Непосредственно перед началом войны в 1914 г. папина-мама ездила в Париж и привезла оттуда много впечатляющих платьев. Помню, как она с удовольствием говорила навещавшим её подругам об «изысканном качестве выделки тканей». Когда же я спросил свою мать, почему бы ей не поехать в Париж за одеждой, та только рассмеялась. Но я хотел услышать ответ и настаивал, и она сказала: «Помилуй, да мне не нужны парижские наряды! И кроме всего прочего, пройдёт ещё много времени до того, как твой папа сможет отправить меня в Париж. Папиной-маме очень повезло, потому что она успела побывать в Париже, когда была возможность».
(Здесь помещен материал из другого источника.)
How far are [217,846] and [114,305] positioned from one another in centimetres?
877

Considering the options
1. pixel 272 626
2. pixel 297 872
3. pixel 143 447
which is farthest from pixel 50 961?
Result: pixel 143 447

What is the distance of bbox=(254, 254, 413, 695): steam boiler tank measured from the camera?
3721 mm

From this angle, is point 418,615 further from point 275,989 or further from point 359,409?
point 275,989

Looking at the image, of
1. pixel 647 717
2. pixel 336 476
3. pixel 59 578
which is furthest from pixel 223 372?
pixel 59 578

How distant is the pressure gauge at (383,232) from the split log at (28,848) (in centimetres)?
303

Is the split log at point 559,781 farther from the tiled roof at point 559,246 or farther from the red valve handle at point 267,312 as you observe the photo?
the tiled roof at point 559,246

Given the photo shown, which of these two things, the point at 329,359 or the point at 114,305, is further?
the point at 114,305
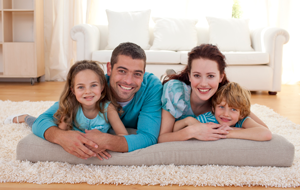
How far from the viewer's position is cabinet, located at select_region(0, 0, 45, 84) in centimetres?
402

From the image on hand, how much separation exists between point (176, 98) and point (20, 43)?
331 cm

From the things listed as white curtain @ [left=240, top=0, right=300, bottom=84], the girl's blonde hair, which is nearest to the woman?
the girl's blonde hair

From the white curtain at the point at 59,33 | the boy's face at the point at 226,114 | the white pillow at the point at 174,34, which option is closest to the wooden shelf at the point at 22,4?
the white curtain at the point at 59,33

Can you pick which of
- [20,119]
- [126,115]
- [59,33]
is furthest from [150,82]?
[59,33]

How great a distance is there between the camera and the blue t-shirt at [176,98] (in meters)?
1.55

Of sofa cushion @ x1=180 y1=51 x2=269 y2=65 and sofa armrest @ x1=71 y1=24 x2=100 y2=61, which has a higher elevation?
sofa armrest @ x1=71 y1=24 x2=100 y2=61

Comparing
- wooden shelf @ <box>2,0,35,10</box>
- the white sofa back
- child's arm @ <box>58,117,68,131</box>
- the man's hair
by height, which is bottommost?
child's arm @ <box>58,117,68,131</box>

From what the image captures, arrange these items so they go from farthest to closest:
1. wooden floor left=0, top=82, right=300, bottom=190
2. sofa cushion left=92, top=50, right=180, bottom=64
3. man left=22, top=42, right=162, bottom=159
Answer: sofa cushion left=92, top=50, right=180, bottom=64 < wooden floor left=0, top=82, right=300, bottom=190 < man left=22, top=42, right=162, bottom=159

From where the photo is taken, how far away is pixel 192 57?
1.59m

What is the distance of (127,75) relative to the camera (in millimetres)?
1478

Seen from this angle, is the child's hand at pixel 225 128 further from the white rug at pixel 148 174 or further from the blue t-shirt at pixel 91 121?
the blue t-shirt at pixel 91 121

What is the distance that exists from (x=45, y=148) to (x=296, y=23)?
15.0ft

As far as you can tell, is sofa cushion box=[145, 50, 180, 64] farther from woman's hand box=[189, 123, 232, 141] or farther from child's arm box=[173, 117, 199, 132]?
woman's hand box=[189, 123, 232, 141]

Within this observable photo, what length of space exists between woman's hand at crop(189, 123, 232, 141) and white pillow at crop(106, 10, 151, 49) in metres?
2.57
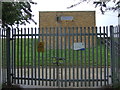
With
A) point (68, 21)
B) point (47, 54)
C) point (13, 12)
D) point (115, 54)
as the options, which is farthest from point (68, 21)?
point (115, 54)

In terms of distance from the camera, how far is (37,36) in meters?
6.90

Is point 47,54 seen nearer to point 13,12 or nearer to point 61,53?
point 61,53

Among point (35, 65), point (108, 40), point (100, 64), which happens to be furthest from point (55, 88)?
point (108, 40)

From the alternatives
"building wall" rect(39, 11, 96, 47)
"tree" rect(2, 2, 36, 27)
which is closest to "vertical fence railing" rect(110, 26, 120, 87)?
"tree" rect(2, 2, 36, 27)

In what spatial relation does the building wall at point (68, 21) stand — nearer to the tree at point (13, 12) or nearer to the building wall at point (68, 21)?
the building wall at point (68, 21)

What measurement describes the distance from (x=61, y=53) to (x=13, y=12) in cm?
220

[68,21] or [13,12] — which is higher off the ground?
[68,21]

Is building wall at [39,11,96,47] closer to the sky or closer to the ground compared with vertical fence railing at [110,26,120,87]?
closer to the sky

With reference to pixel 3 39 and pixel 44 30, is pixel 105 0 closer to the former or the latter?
pixel 44 30

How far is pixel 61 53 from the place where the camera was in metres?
6.93

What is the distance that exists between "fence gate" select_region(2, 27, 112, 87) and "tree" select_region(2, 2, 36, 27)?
71 centimetres

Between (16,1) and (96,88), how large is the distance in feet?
13.0

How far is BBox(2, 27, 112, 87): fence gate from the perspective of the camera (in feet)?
22.4

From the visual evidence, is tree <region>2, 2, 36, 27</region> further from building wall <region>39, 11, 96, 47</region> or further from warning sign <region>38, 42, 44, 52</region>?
building wall <region>39, 11, 96, 47</region>
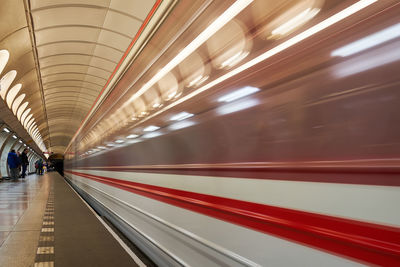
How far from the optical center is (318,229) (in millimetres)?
1305

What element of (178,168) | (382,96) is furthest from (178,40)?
(382,96)

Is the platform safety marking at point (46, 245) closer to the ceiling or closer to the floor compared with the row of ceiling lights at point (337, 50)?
closer to the floor

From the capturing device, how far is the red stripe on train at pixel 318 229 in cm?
104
Папина-мама и папин-папа мало отличались от других людей, проживавших на Вест-Черч стрит в Эльмире (разве что они не были религиозными). Папин-папа говорил, что религия – это очень хорошая вещь для всех тех, кому она нужна. Для папиной-мамы религиозность была вопросом исключительно личным, она читала тексты Теософского общества. Вне всякого сомнения, на неё оказали влияние её сестра Мэри и брат Чарльз, которые увлекались тем, что сами называли оккультизмом.
Тётя Мэри жила в Уоткинс-Глен в большом доме, известным под названием Золотой зал, а дядя Чарльз владел большим участком земли в местечке Гленора, расположенном в тринадцати километрах от озера Сенека. Так что все они виделись часто и обсуждали прочитанное и обдуманное. Дядя Чарльз был фанатом йоги и убедил папиного-папу, что правильное дыхание даёт возможность вдыхать вместе с воздухом прану. Что было удивительно, потому что в целом папин-папа не был склонен к эзотерике, но тут же решил, что мне необходима прана (он даже утверждал, что эта самая прана может заменить пищу, когда человек голоден). Мне пришлось научиться дышать, закрывая, а потом открывая ноздри подушечками пальцев. Такое занятие казалось мне надуманным и совершенно абсурдным, как, впрочем, и все другие вещи, придуманные в семье, чтобы сделать мою жизнь максимально неприятной.